* Stored items *
————
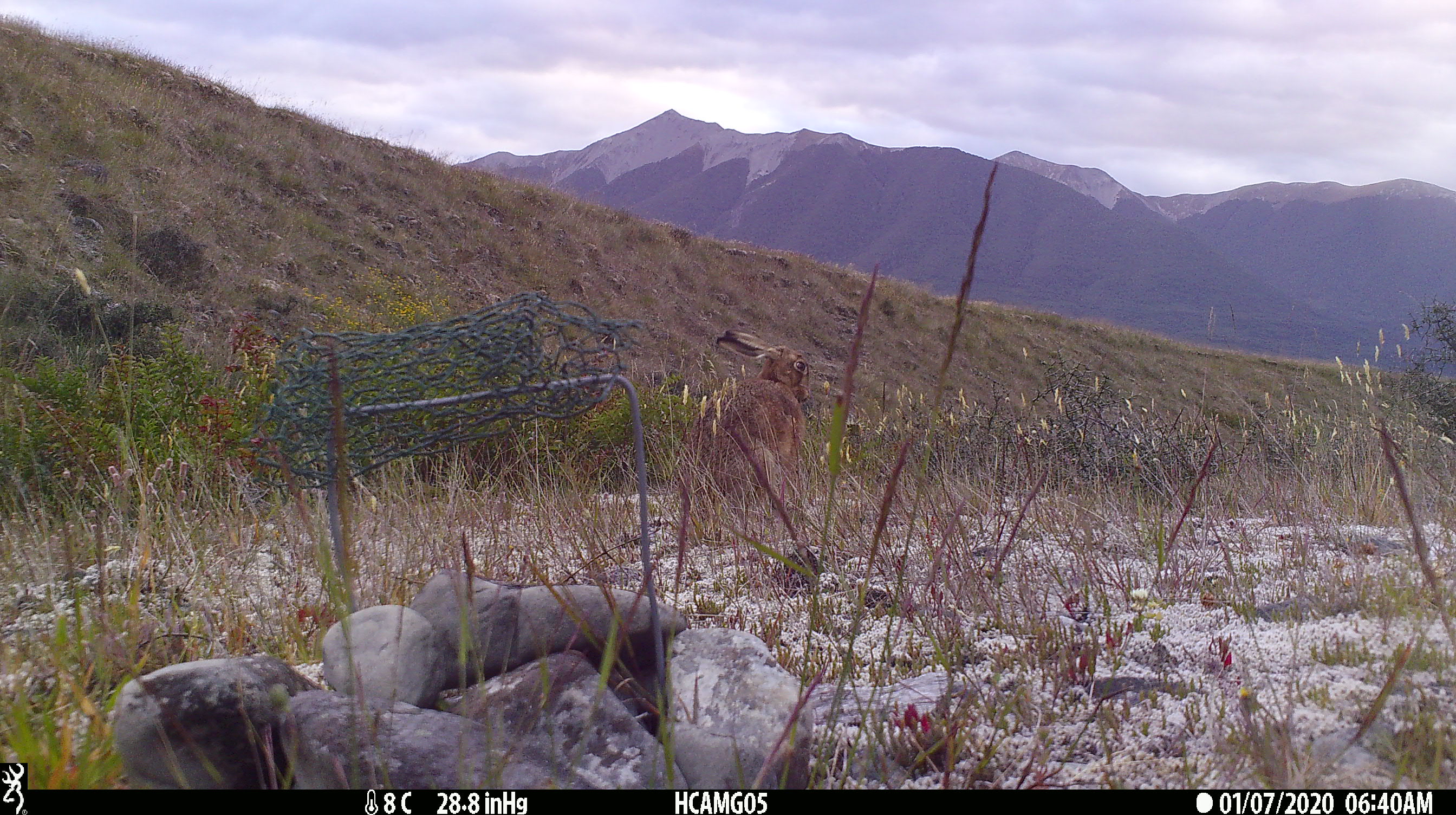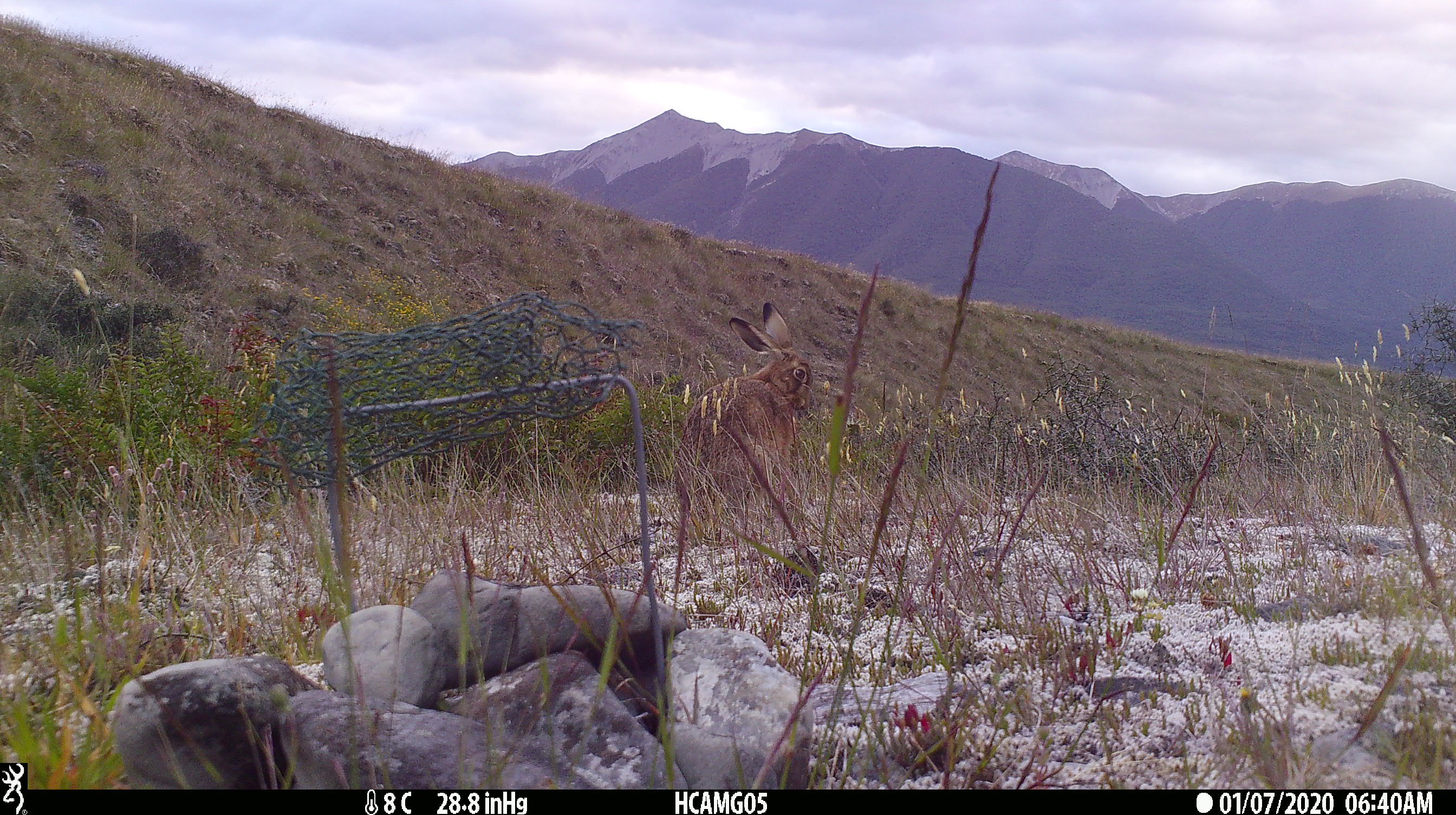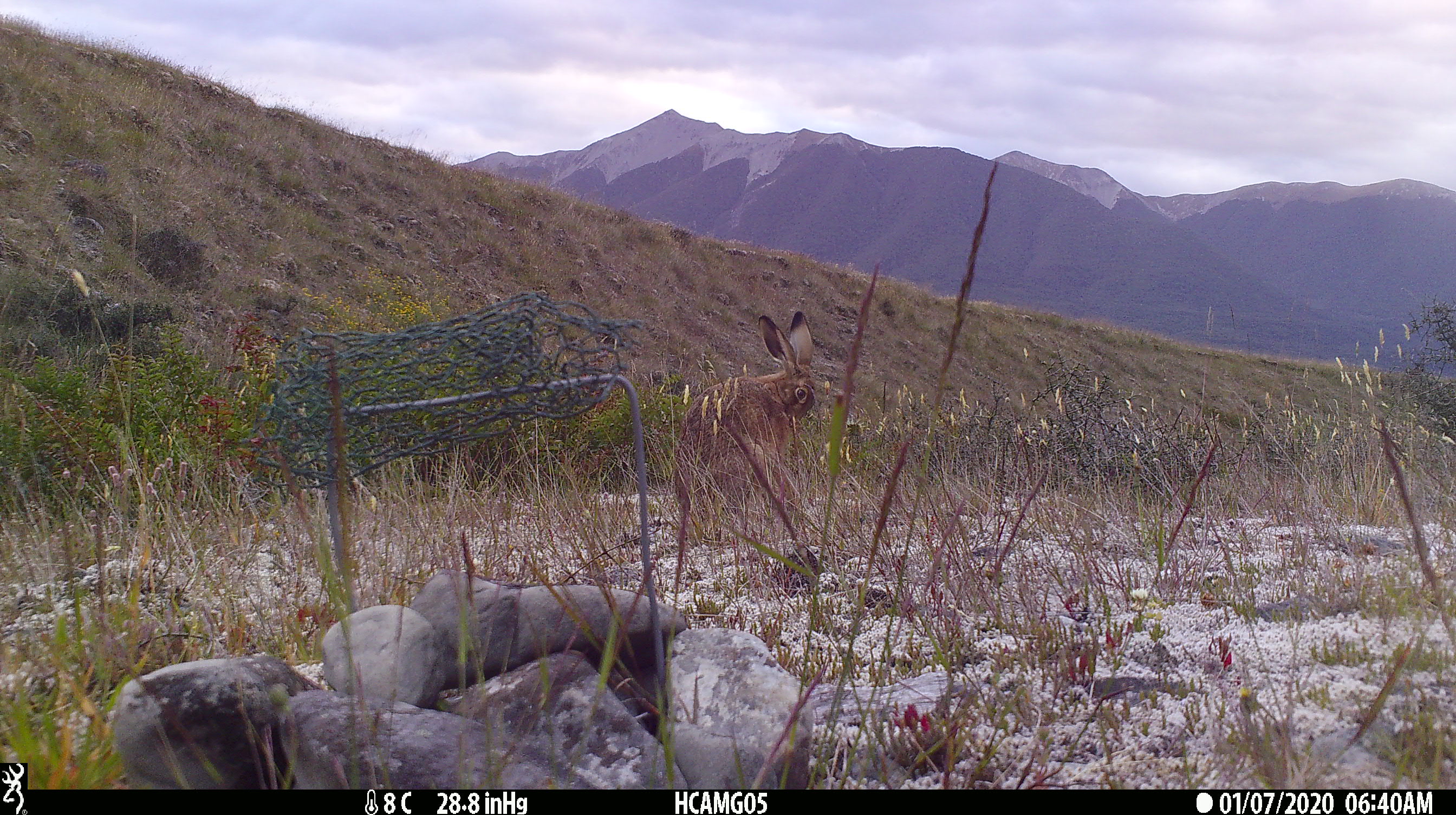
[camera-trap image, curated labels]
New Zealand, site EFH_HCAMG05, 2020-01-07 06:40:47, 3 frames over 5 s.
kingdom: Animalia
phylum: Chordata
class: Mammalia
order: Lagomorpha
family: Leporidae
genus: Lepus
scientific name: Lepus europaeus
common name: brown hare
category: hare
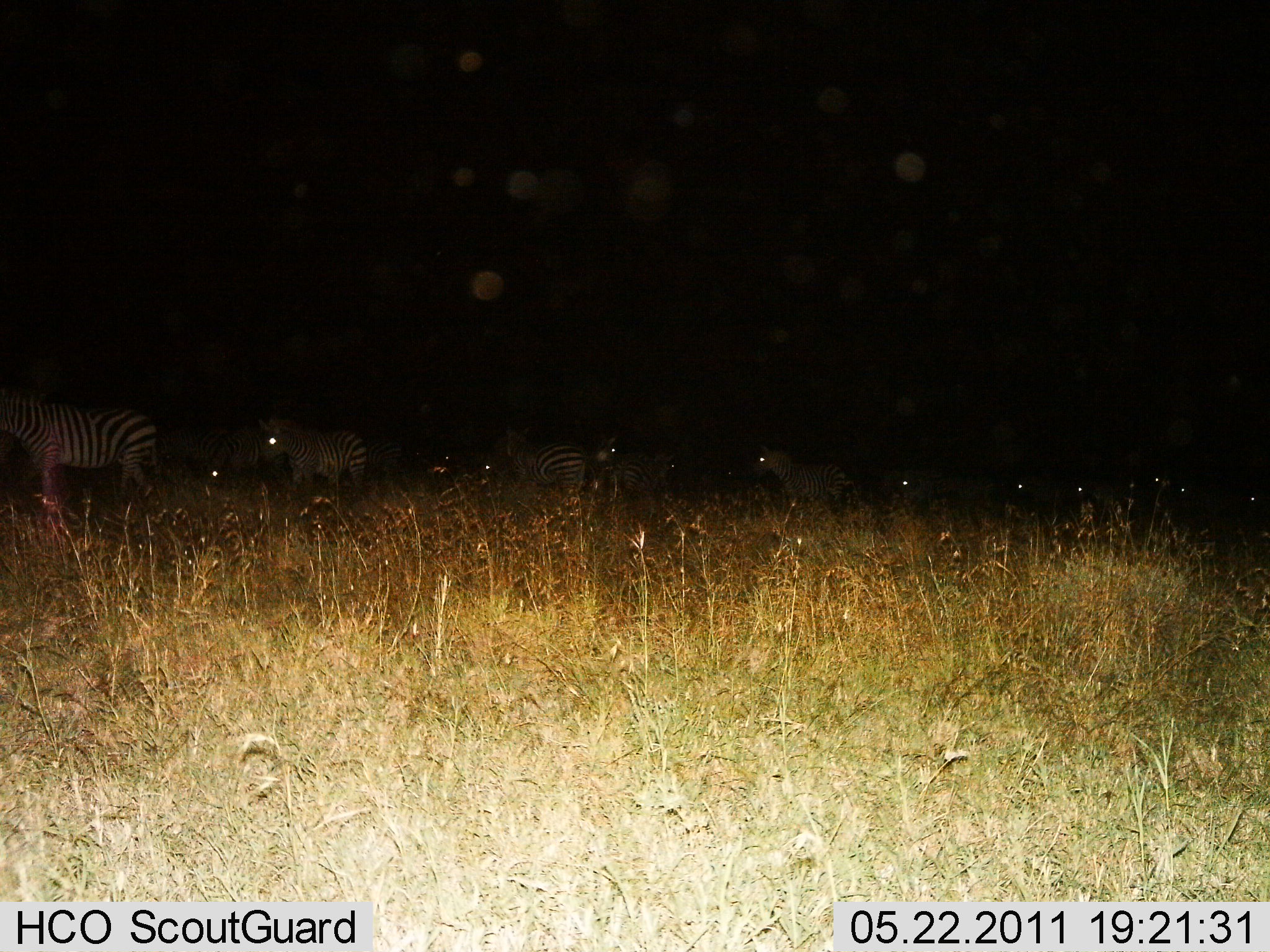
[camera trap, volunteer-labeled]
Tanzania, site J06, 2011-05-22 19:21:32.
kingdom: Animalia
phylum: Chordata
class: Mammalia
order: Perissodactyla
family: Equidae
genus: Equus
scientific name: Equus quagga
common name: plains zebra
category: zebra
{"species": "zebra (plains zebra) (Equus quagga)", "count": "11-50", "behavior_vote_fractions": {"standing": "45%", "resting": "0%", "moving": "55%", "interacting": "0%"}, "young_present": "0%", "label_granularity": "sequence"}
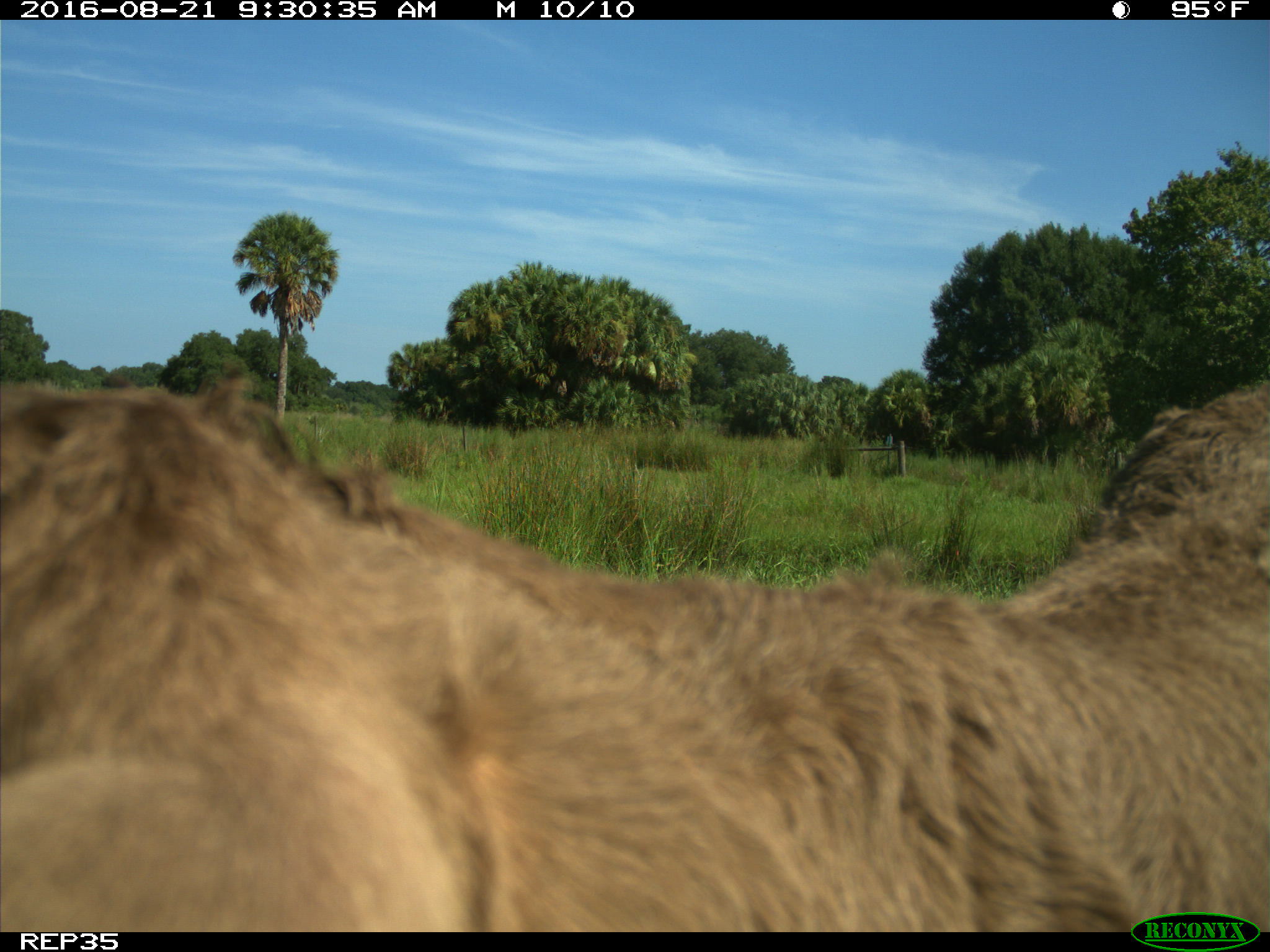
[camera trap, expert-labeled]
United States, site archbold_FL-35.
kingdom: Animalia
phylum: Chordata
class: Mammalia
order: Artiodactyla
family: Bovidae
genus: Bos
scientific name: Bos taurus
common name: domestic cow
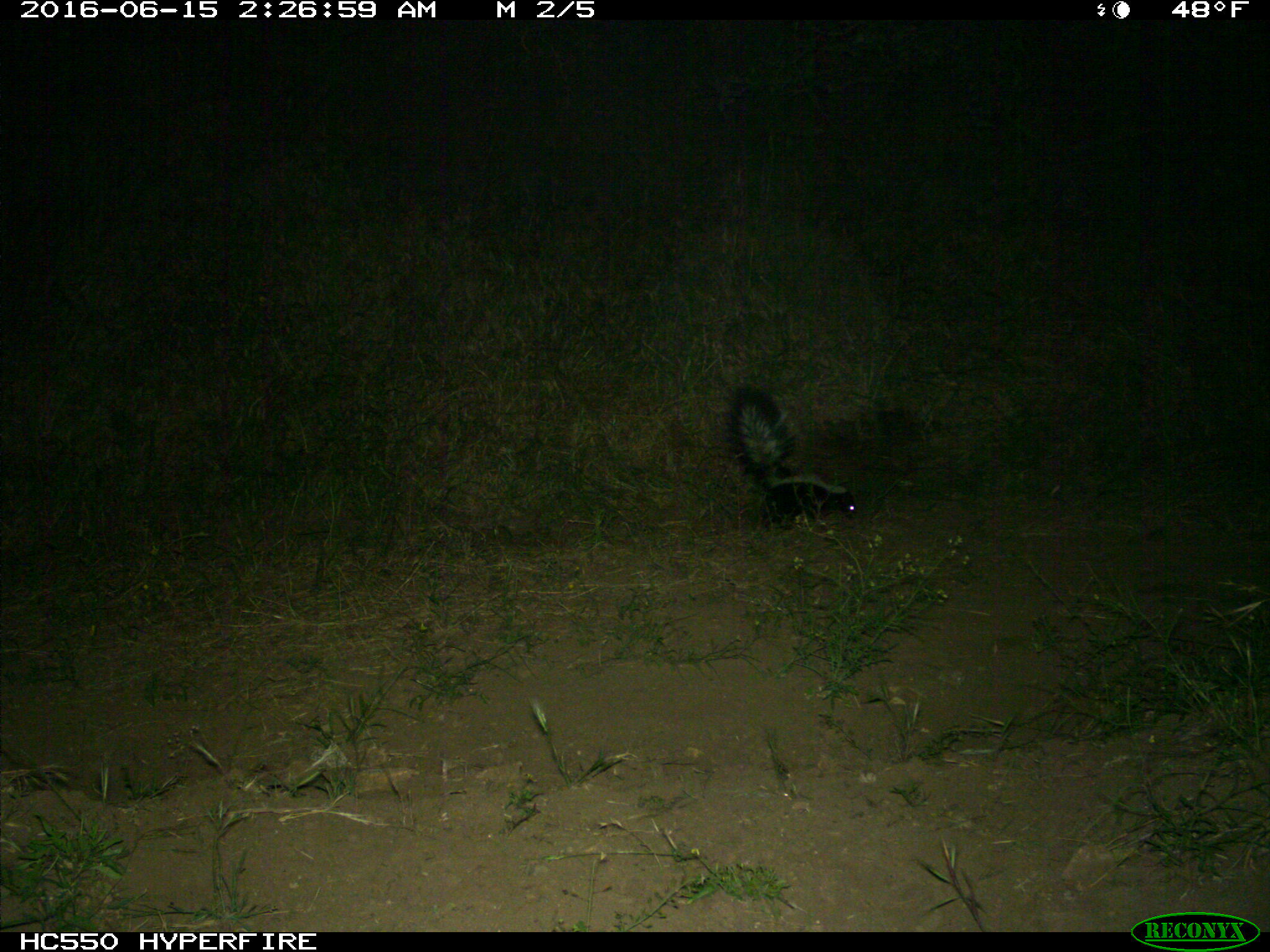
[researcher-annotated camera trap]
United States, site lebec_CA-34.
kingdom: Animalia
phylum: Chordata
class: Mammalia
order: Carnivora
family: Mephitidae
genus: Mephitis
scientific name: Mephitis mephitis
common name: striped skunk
————
* WHAT YOU NEED TO DO *
Give back the lines from the one containing "common name: domestic cow" through the last line of the records above exactly as they appear, both included, and no pictures.

* WRITTEN REPLY *
common name: domestic cow
[researcher-annotated camera trap]
United States, site lebec_CA-34.
kingdom: Animalia
phylum: Chordata
class: Mammalia
order: Carnivora
family: Mephitidae
genus: Mephitis
scientific name: Mephitis mephitis
common name: striped skunk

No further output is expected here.